Roy, Tapash and Lloyd, Cathy E. (2012). Epidemiology of depression and diabetes: a systematic review. Journal of Affective Disorders, 142(Suppl.) S8-S21.

DOI: https://doi.org/10.1016/S0165-0327(12)70004-6


Background: Research suggests that co-morbid diabetes and depression is common; however, the implications for clinical practice remain unclear. This paper reviews the current epidemiological evidence on co-morbid diabetes and depression, in order to identify the key publications which could both inform practice and identify gaps in knowledge and research.

Methods: A systematic review was conducted to identify published literature on the epidemiology of diabetes and depression. In order to review evidence on up-to-date knowledge of recent research and innovations in care literature searches for the last five years (August 2006 - August 2011) were conducted. To identify relevant literature, electronic databases MEDLINE, Psych-INFO and EMBASE were searched for English language articles in peer-reviewed journals.

Results: High rates of co-morbidity of depression and diabetes have been reported.The prevalence rate of depression is more than three-times higher in people with type 1 diabetes (12%, range 5.8% - 43.3% vs. 3.2%, range 2.7% - 11.4%) and nearly twice as high in people with type 2 diabetes (19.1%, range 6.5-33% vs. 10.7%, range 3.8-19.4%) compared to those without. Women with diabetes and also women without diabetes experience a higher prevalence of depression than men. Reviewed studies provide support for a modest relationship between diabetes and depressive symptoms, but the exact direction of this relationship remains unclear.

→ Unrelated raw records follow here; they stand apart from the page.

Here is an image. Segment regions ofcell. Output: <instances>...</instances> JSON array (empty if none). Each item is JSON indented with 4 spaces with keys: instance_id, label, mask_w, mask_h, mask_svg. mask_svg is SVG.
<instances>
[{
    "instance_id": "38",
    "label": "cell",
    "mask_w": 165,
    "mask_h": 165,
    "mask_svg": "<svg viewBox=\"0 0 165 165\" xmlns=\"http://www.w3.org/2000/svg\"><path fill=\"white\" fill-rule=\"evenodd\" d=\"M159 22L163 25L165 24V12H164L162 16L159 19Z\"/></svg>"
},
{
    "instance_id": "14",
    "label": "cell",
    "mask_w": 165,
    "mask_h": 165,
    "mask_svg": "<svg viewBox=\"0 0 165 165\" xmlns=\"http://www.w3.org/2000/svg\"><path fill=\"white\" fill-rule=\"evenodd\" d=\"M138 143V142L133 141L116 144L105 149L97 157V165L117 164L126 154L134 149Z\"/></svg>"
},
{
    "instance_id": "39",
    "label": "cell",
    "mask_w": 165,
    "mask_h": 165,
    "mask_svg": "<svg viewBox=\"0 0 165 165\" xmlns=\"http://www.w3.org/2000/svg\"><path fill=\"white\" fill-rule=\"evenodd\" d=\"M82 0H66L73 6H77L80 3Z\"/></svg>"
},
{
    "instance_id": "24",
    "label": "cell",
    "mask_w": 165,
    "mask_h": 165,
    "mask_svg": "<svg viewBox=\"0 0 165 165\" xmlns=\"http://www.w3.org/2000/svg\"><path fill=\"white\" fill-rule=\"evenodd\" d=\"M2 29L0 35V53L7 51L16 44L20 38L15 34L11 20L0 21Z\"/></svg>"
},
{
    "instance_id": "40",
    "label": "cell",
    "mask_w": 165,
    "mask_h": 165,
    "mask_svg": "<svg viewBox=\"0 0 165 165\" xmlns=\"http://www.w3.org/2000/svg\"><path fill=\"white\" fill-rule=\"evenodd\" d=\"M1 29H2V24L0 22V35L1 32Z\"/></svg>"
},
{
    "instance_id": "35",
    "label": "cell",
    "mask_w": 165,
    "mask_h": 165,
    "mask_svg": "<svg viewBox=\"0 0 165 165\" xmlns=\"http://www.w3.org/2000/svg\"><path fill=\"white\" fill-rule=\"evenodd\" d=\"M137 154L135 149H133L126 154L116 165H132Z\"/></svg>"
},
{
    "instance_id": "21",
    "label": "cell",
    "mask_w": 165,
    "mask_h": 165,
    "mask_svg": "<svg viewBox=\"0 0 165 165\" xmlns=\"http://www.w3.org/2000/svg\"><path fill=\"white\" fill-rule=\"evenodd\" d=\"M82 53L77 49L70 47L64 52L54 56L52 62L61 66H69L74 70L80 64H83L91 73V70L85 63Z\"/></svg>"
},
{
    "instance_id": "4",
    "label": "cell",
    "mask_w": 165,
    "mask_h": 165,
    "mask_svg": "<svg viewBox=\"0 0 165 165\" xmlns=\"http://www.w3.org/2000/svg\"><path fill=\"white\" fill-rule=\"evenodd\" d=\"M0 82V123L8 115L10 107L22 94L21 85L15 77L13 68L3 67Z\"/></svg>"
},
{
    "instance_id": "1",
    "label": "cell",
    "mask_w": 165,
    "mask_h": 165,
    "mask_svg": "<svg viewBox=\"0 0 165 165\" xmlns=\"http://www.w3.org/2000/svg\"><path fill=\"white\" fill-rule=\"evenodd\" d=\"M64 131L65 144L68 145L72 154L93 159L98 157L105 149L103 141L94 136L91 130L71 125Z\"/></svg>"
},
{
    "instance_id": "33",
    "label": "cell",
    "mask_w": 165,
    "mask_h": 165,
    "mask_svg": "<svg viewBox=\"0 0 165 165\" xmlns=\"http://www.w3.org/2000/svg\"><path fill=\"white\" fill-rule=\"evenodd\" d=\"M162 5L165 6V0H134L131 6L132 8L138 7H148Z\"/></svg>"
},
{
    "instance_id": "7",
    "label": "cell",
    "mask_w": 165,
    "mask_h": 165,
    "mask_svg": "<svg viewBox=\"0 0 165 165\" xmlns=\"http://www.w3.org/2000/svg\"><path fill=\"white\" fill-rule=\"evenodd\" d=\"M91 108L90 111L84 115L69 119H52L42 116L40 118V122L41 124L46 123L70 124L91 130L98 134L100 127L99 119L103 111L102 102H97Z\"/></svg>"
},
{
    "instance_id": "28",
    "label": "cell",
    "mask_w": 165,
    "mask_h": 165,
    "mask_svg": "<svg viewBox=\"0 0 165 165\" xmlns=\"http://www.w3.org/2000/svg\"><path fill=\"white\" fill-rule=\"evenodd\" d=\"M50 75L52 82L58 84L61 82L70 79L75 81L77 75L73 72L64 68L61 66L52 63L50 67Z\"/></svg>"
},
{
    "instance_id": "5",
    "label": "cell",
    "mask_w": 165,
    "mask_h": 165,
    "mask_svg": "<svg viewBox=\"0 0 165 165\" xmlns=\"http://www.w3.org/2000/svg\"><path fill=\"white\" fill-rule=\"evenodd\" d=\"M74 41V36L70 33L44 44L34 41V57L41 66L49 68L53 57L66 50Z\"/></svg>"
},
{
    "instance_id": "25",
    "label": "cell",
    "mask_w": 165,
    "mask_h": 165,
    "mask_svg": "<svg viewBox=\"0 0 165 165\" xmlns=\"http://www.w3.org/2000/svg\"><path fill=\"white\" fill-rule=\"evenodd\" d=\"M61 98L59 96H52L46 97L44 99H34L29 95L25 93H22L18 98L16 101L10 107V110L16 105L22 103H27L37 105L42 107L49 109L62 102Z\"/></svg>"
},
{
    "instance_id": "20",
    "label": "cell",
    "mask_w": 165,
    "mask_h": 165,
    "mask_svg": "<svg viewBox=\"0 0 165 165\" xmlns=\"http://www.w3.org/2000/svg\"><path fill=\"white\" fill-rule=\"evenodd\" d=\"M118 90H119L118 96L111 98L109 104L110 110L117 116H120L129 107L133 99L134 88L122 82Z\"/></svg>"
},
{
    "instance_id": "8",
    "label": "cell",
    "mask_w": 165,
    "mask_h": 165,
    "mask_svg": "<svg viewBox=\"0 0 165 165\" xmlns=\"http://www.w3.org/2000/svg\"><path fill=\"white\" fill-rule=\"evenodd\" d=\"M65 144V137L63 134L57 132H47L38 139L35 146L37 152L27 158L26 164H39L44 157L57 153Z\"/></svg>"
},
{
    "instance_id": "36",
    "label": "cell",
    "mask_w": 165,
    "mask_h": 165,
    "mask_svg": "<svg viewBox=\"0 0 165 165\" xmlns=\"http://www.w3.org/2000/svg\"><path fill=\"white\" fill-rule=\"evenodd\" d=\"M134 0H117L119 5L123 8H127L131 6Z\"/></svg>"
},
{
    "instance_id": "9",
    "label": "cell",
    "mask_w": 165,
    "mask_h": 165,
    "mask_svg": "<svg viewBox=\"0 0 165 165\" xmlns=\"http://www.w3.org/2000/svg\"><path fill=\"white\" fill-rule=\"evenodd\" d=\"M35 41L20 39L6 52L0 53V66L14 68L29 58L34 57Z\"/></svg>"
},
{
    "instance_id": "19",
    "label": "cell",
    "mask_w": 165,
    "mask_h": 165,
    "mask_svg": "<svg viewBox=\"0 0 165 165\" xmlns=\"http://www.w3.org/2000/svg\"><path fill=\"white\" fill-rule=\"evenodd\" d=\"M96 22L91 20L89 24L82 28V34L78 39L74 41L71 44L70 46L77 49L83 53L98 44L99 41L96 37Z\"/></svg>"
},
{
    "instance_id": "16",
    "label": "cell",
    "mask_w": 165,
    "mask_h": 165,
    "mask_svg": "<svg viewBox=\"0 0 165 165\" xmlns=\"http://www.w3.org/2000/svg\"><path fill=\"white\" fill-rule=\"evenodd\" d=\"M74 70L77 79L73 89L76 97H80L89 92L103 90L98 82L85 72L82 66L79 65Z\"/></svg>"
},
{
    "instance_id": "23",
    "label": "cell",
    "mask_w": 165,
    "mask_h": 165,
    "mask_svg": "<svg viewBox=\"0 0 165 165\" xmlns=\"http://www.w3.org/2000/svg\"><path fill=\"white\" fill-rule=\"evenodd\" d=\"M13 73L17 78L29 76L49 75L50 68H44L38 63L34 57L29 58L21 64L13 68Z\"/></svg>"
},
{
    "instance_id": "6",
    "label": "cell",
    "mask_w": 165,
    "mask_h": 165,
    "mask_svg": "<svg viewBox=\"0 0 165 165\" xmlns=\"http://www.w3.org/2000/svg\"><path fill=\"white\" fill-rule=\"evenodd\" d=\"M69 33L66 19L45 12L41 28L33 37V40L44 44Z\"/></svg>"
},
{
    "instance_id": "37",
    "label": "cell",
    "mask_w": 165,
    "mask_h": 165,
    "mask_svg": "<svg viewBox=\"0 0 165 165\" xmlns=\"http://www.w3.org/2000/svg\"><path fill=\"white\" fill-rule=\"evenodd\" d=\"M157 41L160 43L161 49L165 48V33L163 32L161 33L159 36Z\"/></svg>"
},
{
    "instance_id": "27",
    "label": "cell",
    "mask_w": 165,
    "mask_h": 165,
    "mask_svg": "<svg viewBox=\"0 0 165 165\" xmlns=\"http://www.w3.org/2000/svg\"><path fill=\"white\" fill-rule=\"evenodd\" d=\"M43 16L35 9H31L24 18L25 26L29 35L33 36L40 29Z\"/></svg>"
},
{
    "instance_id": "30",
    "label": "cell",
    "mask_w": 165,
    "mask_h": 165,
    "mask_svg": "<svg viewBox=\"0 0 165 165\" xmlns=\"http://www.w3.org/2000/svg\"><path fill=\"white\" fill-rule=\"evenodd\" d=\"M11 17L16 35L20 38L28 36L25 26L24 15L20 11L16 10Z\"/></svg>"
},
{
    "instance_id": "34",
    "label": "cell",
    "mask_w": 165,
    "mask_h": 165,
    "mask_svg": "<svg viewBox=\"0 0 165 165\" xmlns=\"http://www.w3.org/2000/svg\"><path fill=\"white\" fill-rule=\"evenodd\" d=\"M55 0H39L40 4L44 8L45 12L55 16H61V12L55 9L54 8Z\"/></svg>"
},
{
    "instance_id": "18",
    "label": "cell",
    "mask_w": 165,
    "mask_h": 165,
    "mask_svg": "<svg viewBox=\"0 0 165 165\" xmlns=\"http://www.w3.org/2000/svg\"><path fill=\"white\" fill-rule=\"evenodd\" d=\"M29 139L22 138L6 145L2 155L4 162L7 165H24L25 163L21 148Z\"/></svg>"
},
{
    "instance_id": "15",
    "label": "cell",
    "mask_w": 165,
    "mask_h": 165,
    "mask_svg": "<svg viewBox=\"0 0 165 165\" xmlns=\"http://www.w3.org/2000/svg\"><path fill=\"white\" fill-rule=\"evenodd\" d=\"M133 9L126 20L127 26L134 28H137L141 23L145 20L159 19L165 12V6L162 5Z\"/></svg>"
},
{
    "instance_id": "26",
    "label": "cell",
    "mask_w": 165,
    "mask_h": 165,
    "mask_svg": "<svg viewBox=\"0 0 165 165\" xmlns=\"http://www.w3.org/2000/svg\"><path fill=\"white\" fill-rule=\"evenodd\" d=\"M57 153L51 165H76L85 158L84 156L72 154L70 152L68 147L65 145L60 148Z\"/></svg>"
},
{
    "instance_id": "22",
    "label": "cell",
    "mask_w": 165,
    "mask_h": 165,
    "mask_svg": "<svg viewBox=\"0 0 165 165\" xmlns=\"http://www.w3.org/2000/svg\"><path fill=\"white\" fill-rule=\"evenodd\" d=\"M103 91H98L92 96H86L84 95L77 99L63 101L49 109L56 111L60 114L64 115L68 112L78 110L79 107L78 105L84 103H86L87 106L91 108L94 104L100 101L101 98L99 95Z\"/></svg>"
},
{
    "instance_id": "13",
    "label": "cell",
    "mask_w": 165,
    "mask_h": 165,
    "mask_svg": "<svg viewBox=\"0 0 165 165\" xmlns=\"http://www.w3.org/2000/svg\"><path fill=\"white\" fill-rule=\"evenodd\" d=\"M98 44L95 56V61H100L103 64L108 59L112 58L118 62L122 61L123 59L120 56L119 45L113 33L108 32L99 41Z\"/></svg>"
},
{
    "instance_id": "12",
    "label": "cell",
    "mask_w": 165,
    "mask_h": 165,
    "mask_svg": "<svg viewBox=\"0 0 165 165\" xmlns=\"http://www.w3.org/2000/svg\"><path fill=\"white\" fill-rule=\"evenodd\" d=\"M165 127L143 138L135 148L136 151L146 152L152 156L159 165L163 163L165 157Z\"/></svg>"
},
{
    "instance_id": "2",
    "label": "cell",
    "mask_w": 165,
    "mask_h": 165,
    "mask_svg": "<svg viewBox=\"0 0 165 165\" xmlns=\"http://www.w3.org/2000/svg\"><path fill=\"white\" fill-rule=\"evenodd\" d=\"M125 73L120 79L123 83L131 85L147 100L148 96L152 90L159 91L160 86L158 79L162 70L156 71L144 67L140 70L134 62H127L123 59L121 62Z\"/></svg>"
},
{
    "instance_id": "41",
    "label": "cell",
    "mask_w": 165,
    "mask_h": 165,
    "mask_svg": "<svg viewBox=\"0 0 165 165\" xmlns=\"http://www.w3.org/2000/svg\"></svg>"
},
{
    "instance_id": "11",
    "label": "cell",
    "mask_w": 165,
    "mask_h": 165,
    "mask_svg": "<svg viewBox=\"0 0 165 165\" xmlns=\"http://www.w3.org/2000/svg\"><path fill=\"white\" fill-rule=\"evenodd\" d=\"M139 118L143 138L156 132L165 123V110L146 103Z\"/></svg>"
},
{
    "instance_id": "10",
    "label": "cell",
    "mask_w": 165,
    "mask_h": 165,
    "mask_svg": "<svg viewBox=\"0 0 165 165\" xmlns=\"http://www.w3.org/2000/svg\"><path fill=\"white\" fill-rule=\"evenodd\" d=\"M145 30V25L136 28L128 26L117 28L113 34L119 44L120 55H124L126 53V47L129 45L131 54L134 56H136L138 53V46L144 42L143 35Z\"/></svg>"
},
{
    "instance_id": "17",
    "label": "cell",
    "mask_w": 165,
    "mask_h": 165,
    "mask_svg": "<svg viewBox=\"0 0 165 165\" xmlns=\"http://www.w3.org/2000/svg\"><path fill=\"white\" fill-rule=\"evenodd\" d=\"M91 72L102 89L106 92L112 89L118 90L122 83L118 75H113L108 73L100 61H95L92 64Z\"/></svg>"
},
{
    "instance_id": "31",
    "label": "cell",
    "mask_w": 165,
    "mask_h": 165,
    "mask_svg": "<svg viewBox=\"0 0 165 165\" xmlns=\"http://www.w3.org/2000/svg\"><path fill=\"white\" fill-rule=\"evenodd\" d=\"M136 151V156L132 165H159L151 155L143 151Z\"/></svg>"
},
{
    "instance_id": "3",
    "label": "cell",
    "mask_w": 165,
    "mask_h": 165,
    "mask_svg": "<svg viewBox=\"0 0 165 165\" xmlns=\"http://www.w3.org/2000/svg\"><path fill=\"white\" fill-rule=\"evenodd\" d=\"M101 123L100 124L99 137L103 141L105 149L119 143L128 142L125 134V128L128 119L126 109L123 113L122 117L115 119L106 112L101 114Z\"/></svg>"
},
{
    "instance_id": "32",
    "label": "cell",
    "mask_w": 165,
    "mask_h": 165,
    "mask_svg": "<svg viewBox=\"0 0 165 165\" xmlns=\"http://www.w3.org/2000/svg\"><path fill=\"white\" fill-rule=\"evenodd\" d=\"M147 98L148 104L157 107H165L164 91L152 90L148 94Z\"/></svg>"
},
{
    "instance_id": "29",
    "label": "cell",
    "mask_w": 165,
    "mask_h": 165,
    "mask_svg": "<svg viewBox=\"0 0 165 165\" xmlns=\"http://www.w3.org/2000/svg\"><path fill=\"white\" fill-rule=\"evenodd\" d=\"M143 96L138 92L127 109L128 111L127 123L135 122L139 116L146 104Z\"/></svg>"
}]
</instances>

Limitations: Most studies reviewed were cross-sectional and this limits any conclusions about the causal nature and direction of the relationship between diabetes and depression. Variation in measurement methods, lack of longitudinal data and few studies outside Europe and America limit the generalizability of the findings of this review.

Conclusions: Current research suggests that the risk of developing depression is increased in people with diabetes; however, further studies are required in order to establish the nature of the relationship between depression, glycaemic control and the development of diabetes complications, and make appropriate recommendations for treatment and to support self-management of diabetes.